Screening is a 'quick and dirty' but mostly cheap method. This is something used to control production lines etc.

In general the more sensitive the highrer the chance of false positives.

Screening should be combined with real quanitative analysis and calibrated. This is the expensive part.

If a facility existed with a dedicated gluten tuned GC-MS then this could be done more cheaply than when a lab has to calibrate and tune but the demand isn't there...

Why isn't the demand there? because its not required... the food industry wrote these standards for their won benefit. GC-MS will never be as cheap as screening... they wrote the 200ppm limit because they could use cheap testing.

Secondly the full quantitative results are very hard to argue against. if the method is folowed they are extremely accurate and reproducible. If a court case ever happened they would be very hard to wriggle out of.

Screening tests are by definition inaccurate and not reproducible...

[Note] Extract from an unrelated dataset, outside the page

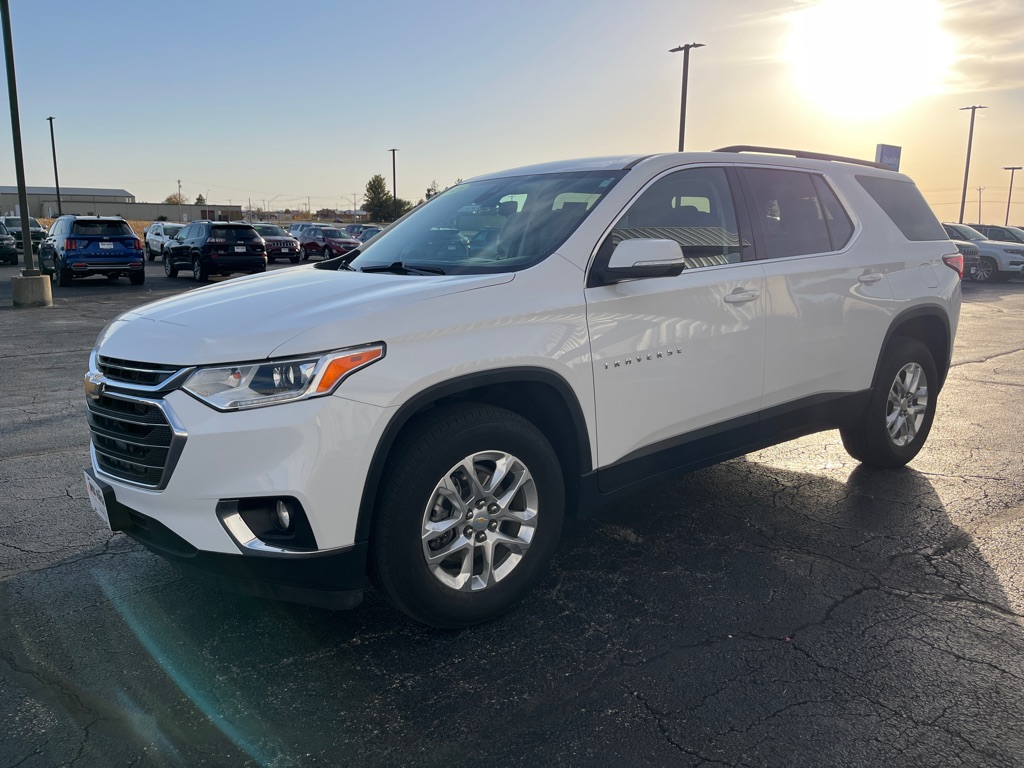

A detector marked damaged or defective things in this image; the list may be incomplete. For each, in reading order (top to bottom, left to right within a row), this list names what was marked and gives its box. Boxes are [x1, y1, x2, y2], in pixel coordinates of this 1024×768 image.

cracked pavement [2, 266, 1024, 768]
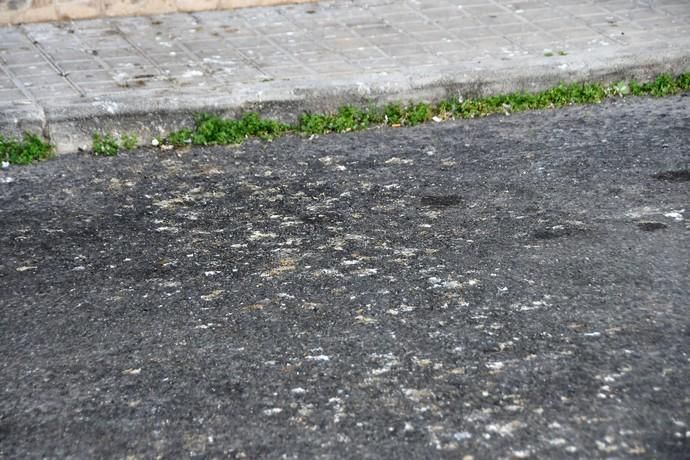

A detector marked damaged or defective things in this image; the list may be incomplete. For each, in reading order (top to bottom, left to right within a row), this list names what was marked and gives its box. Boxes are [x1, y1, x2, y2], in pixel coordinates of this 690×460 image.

If we had a $ for every home pregnancy test which was wrong we would both be very rich :D

However this doesn't mean home pregnancy kits are bad, they are just not diagnotic or always correct.

Having worked in anallitical labs and dealt with clients, it is not unusual (actual its normal) to design the test to weight it strongly to what the client wants to prove.

If you took a landfill site and were approached by a residents association the testing suggested would be completely different to being approached by the company who developed the land!

Like I say, its not just normal, it's pretty much the way it is.

Regulatory bodies tend towards having a strong industry influence. In most cases they will chose the tests suggested by industry, not always in the public interest.

cruelshoes Enthusiast

Overheard on Open Original Shared Link today:

Beaver - Jeepers, Wally, do you think that thread will ever get back on topic?

Wally - Don't be such a blockhead, Beav. The next post in the thread will contain one topic for the 2009 GIG conference.

Don't let Wally down! B)

Jestgar Rising Star

To test, or not to test, that is the question.

The benefits and downsides of an official diagnosis. How to decide what's right for you.

gfp Enthusiast
Overheard on Open Original Shared Link today:

Beaver - Jeepers, Wally, do you think that thread will ever get back on topic?

Wally - Don't be such a blockhead, Beav. The next post in the thread will contain one topic for the 2009 GIG conference.

Don't let Wally down! B)

Well... so far we have stimulated topics on :

Should gluten free be gluten free ?

Should celiacs avoid all gluten or just gluten-lite?

Should a QA process be legally enforced?

Should the food industry set the limits? or direct the testing ?

Plus a lot of conversation on:

Non Celiac Gluten Sensitivty - Fact or Fiction?

I'd like to see a round table of the Celiac experts hash this out. You'd have the traditionalist [villi damage or bust] on one side and the non-traditionalists [gluten affects far more than just the gut] on the other. Some of the more traditional doctors are beginning to change their view on the matter a bit. It also would be cool to get Dr. Gluten aka Dr. Rodney Ford and/or Dr. Scot Lewey. Both of them are gastros that acknowledge NCGS. Dr. Ford is from New Zeland, Dr. Lewey is in CO.

Most importantly: We have raised a question. Should GIG have a opinion on these? Should GIG opt for what is safe for its members and other celiacs or should GIG opt for what is achievable but has as yet unknown and unquantified risks?

Ab-Normal Rookie

Questions I've had (don't know if they'd be covered under other topics):

The gluten-free kitchen: What has to be changed? How do you prevent cross-contamination?

Talking about gluten: How to convince your first degree relatives to just get the bleepin' blood test. :P

lovegrov Collaborator

So GFP, we're still breathlessly waiting on your evidence that Cynthia is a sell out or was paid by McDonalds.

richard

lovegrov Collaborator

"I doubt your beyond this but you would need to read on testing methodology. "

Gfp, sorry to be dense, but can you explain what this means?

richard

gfp Enthusiast
"I doubt your beyond this but you would need to read on testing methodology. "

Gfp, sorry to be dense, but can you explain what this means?

richard

I already did. it seems everyone else grasped it, perhaps one of them can explain it.